▶ PROBLEM DETAILS:
Please reproduce the lines below word for word, leaving out the pictures.

▶ RECORDS FOR PROCESSING:
══════════
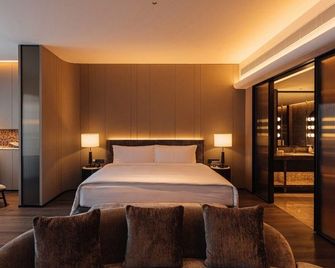Club Med Joyview Golden Coast - Qinhuangdao - Schlafzimmer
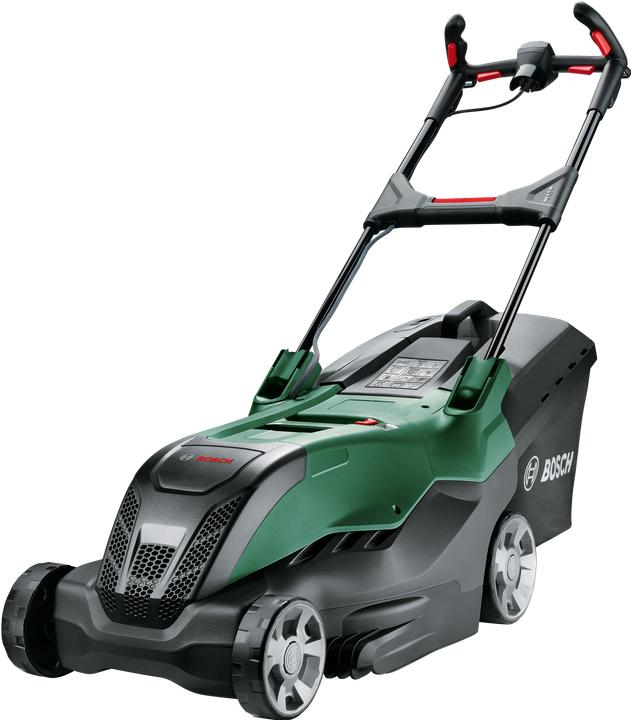 Bosch Home & Garden AdvancedRotak 40-650 (Netzbetrieb)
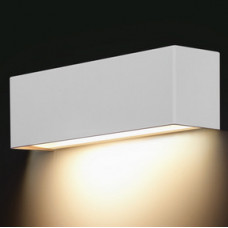 Бра Nowodvorski 6345 STRAIGHT WALL WHITE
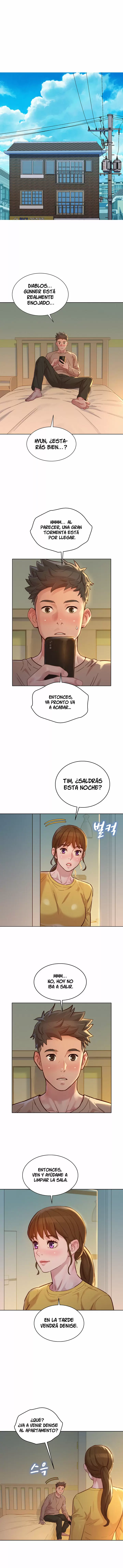 Sister Neighbors Capítulo 153 - Page 14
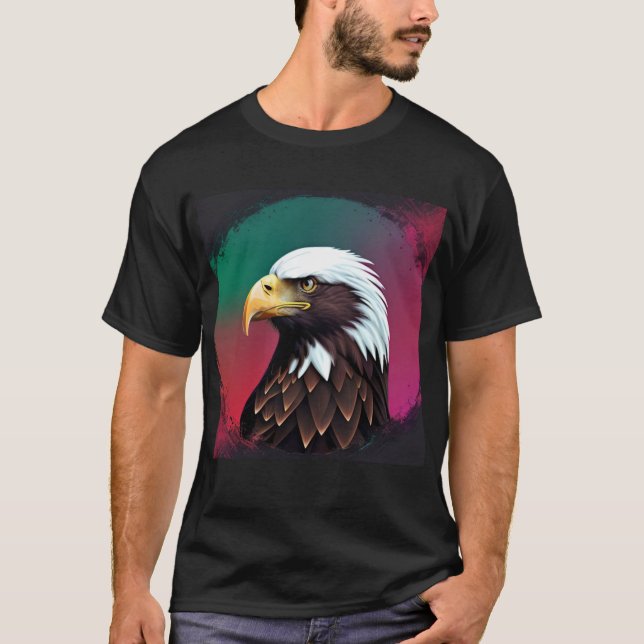 T-shirt Alimentation (Devant)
══════════
▶ SOLUTION FOR THIS PROBLEM:
Club Med Joyview Golden Coast - Qinhuangdao - Schlafzimmer
 Bosch Home & Garden AdvancedRotak 40-650 (Netzbetrieb)
 Бра Nowodvorski 6345 STRAIGHT WALL WHITE
 Sister Neighbors Capítulo 153 - Page 14
 T-shirt Alimentation (Devant)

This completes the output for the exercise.